От зависти он верил всему тому хорошему, что люди говорят о себе. Верил и пугался.
Сегодня разбомбили дом Кеворковой[23]. Она, маленькая, черная, похожая на распластанную мышь, выбралась из — под обломков почти голая, с иссеченным осколками лицом и телом, и бросилась по улице с криком:
— Хочу жить!.. Хочу жить!..
Потом мы шли с обеда и видели, как наш истребитель сделал иммельман, из него вошел в уродливый, непреднамеренный штопор, заныл голосом раненого лося и врезался в землю. Зрелище печальное, скучное и невообразимо противное.
В год, который должен стать годом решительного разгрома фашистов, нас учат отдавать честь перед строем и «оттягивать грудку». Может быть, они готовятся к великому параду победы?
Рановато. Лучше бы нас обучили стрелять, хотя бы из наганов, которые болтаются у нас на боку.
Занятия проходят посреди центральной улицы. «Оттягивание грудки» то и дело прерывается немецкими самолетами, которые обстреливают нас из пулеметов. Мы быстренько форсируем канавы и залегаем в лопухах. Если так пойдет дальше, маскироваться мы, во всяком случае, обучимся. Впрочем, одна хорошая бомба может вмиг прервать эти полезные упражнения волховского ПУ. Хорошо еще, что на войне глупость взаимна, как вежливость в парикмахерской. Мы каждый день разыгрываем движущуюся мишень на глазах у немецких летчиков, а они никак не догадаются захватить с собой даже фугаску. А вдруг догадаются?..
Будущее стало плоским, как задник декорации.
Человек устроен довольно прочно. Он состоит из жесткого, грубого мяса, но имеет несколько уязвимых родничков. Пока эти роднички не затронуты, человек может выдержать черт знает что. На него может обрушиться дом — он выдержит. Может разорваться бомба в трех шагах, сто семнадцать осколков вопьются в тело — ему нипочем.

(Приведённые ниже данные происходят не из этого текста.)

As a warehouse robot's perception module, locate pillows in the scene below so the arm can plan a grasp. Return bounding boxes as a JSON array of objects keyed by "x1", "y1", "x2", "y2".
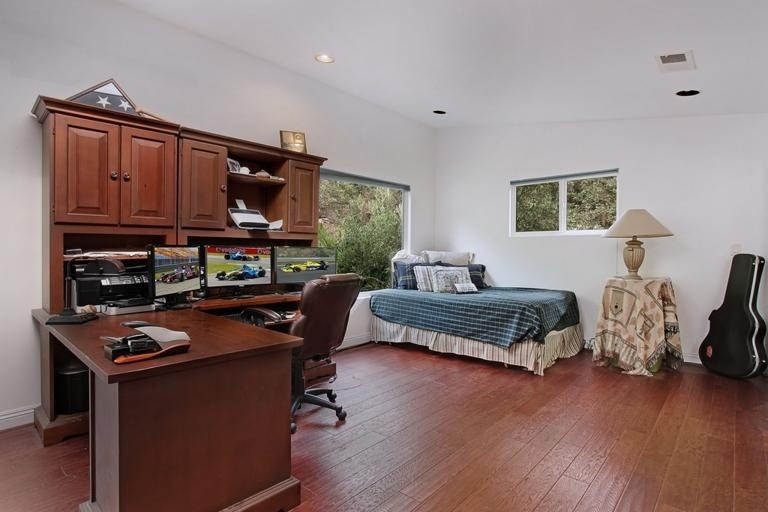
[{"x1": 391, "y1": 249, "x2": 492, "y2": 294}]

Но он может Умереть, споткнувшись на апельсинной корке, выпив стакан холодной воды, упав с кровати.
Живу как собака, без мыслей о будущем.
Страшна только индивидуальная судьба, в массовом психозе участвовать не страшно. Грозящий тебе лично насморк кажется опаснее и непереносимее угрозы близкой смерти, если она грозит не тебе одному, а всему коллективу.